"The age of agony"
Surgery as a specialty in its own right was becoming established as the 19th century began. In fact, the Royal College of Surgeons of England was founded in 1800.
However, up to 80% of all surgical patients died, usually in the post-operative period, and surgeons were still not considered "proper" doctors. The most important requirements for a surgeon were speed and dexterity. The renowned surgeon Robert Liston (pictured upper right) once amputated a leg in 2½ minutes from first incision to skin closure. Operations were carried out in operating "theatres", aptly named so that the surgeon could put on a show for the audience: Liston often began his procedures by inviting his audience to "time me, gentlemen".
The procedure was performed without anaesthetic, and with no regard for sterility or blood loss. Until these factors could be addressed, surgery remained a hazardous undertaking for the patient but, by the end of the 19th century, all of these factors would be resolved.
The introduction of anaesthesia
In 1846, William Morton made history by administering the first ether anaesthetic to a patient at the Massachusetts General Hospital, Boston, USA (reconstruction pictured middle right, with Bigelow as one of the surgeons).
Nitrous oxide ("laughing gas") was isolated in 1772 by Joseph Priestley, and its pain-relieving properties were well known. The gas was frequently used for public entertainment. Dentists popularised the gas and, eventually, it was (and still is) used to maintain safe anaesthesia in surgical patients.
In 1847, James Young Simpson of Edinburgh became the first person to administer a chloroform anaesthetic - to himself. It soon replaced ether as the anaesthetic agent of choice but was later found to cause heart and liver toxicity, and was withdrawn.
Once it became possible to anaesthetise patients safely and reliably, the surgeon's repertoire was able to expand rapidly.
The introduction of sterile operating conditions
Until the mid-19th century, it was still thought that infections spread through the atmosphere as a noxious form of bad air called "miasma". John Snow, whilst investigating the 1854 cholera outbreak in London, showed that a water pump was the source of the infection, and thereby took a major step forward in vindicating the "germ theory" supported by Louis Pasteur. John Snow, incidentally, also administered ether and chloroform anaesthetics to his patients, amongst whom was Queen Victoria who received treatment during labour.
After surgery, instruments were never sterilised, surgeons operated whilst wearing clothes contaminated from previous operations, and operating theatres were never cleaned. It is no surprise that so many patients died of infection.
In 1867, Joseph Lister showed that "germs" spread infection and recommended carbolic acid steam spray (pictured lower right) as an antiseptic during surgery. This resulted in post-operative mortality dropping from 46% to 15% within three years. Unfortunately, carbolic acid irritated the skin, eyes and lungs of staff. However, in 1889, Lister showed that sterilisation of clothes, hands and instruments resulted in complete clearance of "germs" (asepsis). With a sterile operating theatre environment, surgery changed for ever.
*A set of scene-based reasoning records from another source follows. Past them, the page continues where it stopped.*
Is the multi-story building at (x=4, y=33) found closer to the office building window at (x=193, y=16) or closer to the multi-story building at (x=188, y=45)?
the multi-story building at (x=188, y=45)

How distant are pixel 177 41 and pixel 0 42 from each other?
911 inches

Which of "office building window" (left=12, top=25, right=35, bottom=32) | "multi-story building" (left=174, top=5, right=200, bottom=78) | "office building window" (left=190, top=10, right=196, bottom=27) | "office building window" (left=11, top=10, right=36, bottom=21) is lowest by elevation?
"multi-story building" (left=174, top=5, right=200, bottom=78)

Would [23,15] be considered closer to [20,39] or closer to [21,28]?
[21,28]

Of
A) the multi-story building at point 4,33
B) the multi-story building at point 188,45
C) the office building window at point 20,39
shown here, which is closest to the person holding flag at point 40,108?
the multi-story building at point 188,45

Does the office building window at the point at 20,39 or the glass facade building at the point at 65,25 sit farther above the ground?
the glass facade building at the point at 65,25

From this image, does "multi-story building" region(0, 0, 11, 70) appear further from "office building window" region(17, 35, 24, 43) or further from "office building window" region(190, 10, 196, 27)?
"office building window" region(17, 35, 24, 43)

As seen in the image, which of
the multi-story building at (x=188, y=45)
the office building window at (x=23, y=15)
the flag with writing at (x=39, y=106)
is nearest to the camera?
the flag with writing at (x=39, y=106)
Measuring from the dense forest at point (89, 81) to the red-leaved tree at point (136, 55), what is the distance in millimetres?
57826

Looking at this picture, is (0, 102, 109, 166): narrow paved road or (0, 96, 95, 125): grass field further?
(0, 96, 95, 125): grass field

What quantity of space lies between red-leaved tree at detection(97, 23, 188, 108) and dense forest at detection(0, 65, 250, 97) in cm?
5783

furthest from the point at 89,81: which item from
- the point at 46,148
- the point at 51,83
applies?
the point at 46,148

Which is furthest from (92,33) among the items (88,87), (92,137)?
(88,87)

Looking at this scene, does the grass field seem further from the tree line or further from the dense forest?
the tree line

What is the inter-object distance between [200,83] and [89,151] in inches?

The reduction of blood loss
Skilled surgeons (and their assistants) knew how to compress major blood vessels before their first incision; thereafter, it was up to the surgeon to tie off any blood vessels as quickly as possible. Despite this, blood loss was often considerable. It was usually soaked up by sawdust on the floor and swept away at the end of each surgical session.
In 1900, the discovery of the ABO blood groups by the Austrian physician and immunologist, Karl Landsteiner, paved the way for blood transfusion and replacement of blood lost during surgery, although it came too late for 19th century surgeons.
Urology in the 19th century
For too long, urologists had been confined to "cutting for stone" or treating urethral strictures, but all that changed with the development of a workable cystoscope. Early cystoscopes by Philipp Bozzini prompted a development process that lasted until the end of the 19th century, when Max Nitze produced a cystoscope with a light source which was in the bladder but did not need cooling.
This, in turn, prompted urologists to start treating prostate enlargement endoscopically, either by incision/resection or by punch.
But it was not until the middle of the 20th century that urological endoscopy came into its own with Karl Storz's development of the Hopkins rod lens system. As a result of Hopkins's pioneering work, urologists can now see inside most urinary organs and body cavities.